Collection entries.
⟨

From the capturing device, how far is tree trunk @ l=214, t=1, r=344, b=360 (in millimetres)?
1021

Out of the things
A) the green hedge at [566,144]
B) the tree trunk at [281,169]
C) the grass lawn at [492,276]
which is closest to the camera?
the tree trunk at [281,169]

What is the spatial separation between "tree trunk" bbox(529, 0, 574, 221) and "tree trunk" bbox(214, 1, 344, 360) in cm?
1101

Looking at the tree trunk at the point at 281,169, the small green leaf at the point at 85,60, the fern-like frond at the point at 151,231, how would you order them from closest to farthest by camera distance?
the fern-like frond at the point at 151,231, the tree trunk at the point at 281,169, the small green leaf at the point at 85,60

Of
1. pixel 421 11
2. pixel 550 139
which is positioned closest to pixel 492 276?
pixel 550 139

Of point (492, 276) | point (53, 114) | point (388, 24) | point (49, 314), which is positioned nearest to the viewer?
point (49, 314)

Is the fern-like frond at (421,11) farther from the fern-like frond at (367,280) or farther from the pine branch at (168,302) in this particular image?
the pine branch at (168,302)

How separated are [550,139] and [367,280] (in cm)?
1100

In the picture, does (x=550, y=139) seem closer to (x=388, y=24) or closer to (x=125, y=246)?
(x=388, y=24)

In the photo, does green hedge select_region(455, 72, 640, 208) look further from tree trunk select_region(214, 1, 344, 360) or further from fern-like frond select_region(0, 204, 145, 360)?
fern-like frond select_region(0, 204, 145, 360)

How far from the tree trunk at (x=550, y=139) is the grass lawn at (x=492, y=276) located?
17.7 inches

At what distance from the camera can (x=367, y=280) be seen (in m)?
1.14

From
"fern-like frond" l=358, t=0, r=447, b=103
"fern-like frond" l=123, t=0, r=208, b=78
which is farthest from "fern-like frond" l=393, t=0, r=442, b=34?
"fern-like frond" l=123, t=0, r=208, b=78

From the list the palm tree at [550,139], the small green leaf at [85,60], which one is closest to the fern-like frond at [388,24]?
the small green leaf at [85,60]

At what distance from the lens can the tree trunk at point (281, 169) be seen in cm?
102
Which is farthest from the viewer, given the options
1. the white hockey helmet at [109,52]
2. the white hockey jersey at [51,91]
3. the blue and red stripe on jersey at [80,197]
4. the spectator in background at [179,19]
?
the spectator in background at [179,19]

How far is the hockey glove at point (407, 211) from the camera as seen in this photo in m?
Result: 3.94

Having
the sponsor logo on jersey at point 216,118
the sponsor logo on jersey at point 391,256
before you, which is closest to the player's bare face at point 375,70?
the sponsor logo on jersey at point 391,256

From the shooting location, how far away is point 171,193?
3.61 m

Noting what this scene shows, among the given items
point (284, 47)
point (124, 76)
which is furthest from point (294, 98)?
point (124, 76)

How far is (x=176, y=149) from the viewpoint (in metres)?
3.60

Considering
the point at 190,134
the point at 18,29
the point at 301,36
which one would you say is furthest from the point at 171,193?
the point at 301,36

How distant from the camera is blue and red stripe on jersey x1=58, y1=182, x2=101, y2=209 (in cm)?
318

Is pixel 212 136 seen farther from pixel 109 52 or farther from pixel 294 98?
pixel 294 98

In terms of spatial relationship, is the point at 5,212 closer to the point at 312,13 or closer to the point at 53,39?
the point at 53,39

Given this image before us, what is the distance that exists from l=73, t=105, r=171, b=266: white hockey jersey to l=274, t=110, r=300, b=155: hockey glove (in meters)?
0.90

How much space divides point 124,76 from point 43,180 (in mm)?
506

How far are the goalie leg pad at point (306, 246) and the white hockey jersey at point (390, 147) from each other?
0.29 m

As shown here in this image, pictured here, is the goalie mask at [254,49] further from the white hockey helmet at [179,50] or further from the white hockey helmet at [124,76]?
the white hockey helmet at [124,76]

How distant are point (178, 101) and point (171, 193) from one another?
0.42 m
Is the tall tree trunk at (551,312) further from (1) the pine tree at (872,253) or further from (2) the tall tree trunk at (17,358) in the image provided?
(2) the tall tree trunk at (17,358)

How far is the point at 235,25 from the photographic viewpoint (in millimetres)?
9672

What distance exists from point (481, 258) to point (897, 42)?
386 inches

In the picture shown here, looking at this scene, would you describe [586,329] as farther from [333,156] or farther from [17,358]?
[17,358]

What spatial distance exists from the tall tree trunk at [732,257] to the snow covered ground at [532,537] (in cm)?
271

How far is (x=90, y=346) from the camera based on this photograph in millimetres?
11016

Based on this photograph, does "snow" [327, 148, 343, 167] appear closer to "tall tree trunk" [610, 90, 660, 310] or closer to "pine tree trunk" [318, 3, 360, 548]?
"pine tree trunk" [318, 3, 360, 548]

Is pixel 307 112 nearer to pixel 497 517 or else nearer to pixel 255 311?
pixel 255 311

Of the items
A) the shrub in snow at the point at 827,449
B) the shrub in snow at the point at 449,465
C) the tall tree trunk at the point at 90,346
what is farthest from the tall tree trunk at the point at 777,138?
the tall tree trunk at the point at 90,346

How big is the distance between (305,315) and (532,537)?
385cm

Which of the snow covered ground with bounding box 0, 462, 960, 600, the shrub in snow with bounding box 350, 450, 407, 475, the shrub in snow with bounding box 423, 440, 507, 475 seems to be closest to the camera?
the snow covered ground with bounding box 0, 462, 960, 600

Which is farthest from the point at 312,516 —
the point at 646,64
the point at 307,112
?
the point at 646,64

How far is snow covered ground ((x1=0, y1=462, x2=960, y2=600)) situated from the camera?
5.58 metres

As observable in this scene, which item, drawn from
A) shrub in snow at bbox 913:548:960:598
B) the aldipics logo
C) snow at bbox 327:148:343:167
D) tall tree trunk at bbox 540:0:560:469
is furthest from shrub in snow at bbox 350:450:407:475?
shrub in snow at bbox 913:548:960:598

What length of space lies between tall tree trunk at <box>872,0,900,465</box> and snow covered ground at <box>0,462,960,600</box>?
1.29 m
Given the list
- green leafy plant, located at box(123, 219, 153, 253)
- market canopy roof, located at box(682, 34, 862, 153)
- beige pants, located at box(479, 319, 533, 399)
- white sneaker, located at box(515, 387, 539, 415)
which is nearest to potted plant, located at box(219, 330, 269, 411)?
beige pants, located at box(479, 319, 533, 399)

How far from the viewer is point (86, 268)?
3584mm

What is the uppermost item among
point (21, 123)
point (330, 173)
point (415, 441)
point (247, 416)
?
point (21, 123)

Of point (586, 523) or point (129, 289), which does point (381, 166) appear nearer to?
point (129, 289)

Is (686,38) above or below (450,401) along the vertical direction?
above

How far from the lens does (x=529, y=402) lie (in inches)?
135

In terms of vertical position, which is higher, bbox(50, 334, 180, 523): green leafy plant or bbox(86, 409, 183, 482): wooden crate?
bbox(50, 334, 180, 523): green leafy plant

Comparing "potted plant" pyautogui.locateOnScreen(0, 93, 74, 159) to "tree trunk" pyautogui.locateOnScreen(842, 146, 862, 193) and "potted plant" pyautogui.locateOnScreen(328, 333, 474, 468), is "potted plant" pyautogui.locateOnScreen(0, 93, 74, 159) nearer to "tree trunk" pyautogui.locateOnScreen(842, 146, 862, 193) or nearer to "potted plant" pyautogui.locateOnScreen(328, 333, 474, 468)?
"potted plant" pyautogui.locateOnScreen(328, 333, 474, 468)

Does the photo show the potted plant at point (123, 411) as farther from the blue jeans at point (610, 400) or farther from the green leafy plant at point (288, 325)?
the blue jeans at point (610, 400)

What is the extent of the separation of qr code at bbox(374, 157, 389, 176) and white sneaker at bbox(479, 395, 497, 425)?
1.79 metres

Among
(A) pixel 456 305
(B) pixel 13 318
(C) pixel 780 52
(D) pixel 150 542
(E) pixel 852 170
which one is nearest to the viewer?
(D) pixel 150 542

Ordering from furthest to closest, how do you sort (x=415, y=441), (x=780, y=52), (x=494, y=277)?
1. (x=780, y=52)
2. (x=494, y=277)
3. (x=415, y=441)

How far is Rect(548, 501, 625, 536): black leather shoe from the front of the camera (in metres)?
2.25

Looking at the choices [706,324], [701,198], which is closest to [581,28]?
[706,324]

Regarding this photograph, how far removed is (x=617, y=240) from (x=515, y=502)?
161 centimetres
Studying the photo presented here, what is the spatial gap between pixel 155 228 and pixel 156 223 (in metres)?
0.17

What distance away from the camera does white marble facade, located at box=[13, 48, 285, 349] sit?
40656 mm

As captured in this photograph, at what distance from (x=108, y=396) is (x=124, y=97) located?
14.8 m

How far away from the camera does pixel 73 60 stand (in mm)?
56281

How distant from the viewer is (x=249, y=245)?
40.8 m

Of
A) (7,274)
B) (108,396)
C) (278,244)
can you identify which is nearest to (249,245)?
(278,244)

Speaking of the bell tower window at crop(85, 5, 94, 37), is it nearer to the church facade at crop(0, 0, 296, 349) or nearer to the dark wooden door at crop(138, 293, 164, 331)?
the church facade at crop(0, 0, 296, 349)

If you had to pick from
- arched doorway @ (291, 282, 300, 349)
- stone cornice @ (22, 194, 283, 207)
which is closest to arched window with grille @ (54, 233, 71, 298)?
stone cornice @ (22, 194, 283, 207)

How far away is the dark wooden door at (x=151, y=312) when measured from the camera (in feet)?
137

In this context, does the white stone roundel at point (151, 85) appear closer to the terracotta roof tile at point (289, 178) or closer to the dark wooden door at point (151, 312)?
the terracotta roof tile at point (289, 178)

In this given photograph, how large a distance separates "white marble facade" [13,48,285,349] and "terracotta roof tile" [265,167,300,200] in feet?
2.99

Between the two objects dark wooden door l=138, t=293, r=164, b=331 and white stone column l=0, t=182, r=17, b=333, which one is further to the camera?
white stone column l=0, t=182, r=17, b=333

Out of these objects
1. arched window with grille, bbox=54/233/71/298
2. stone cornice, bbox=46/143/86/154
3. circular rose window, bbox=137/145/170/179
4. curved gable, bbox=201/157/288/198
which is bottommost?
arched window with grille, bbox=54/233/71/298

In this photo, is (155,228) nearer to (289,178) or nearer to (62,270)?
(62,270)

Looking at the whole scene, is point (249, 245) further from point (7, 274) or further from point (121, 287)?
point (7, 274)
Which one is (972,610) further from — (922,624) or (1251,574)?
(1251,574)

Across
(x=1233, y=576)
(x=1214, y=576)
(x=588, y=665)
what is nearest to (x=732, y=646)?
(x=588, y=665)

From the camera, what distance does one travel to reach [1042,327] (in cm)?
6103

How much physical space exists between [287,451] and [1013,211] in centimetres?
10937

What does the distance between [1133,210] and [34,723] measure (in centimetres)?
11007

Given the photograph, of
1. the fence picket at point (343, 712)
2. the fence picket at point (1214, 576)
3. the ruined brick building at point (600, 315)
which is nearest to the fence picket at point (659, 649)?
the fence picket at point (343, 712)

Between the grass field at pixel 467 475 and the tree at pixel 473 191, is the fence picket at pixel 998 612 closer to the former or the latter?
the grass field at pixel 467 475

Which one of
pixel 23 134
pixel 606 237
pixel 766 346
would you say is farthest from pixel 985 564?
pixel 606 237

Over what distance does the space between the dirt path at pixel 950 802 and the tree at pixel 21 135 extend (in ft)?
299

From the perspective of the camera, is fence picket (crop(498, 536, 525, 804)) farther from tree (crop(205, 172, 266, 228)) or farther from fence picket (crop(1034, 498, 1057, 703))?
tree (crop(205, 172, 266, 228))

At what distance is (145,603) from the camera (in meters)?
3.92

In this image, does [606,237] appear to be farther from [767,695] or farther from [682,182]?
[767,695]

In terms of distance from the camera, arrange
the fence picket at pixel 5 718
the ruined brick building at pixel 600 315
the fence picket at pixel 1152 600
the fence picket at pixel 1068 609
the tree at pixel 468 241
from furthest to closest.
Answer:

⟩

REQUIRED WORK.
Reproduce only the lines from the one containing "How far is (x=90, y=346)" through the one containing "5.58 metres", replacing "shrub" with "bush" and changing nothing else.

EXERCISE SOLUTION.
How far is (x=90, y=346) from the camera based on this photograph in millimetres?
11016

Based on this photograph, does "snow" [327, 148, 343, 167] appear closer to "tall tree trunk" [610, 90, 660, 310] or closer to "pine tree trunk" [318, 3, 360, 548]?
"pine tree trunk" [318, 3, 360, 548]

Is pixel 307 112 nearer to pixel 497 517 or else nearer to pixel 255 311?
pixel 255 311

Of the items
A) the bush in snow at the point at 827,449
B) the bush in snow at the point at 449,465
C) the tall tree trunk at the point at 90,346
what is farthest from the tall tree trunk at the point at 777,138?
the tall tree trunk at the point at 90,346

How big is the distance between (305,315) and (532,537)?
385cm

Which of the snow covered ground with bounding box 0, 462, 960, 600, the bush in snow with bounding box 350, 450, 407, 475, the bush in snow with bounding box 423, 440, 507, 475 seems to be closest to the camera?
the snow covered ground with bounding box 0, 462, 960, 600

Which is farthest from the point at 312,516 —
the point at 646,64
the point at 307,112
?
the point at 646,64

How far is snow covered ground ((x1=0, y1=462, x2=960, y2=600)) situated from the camera?
5.58 metres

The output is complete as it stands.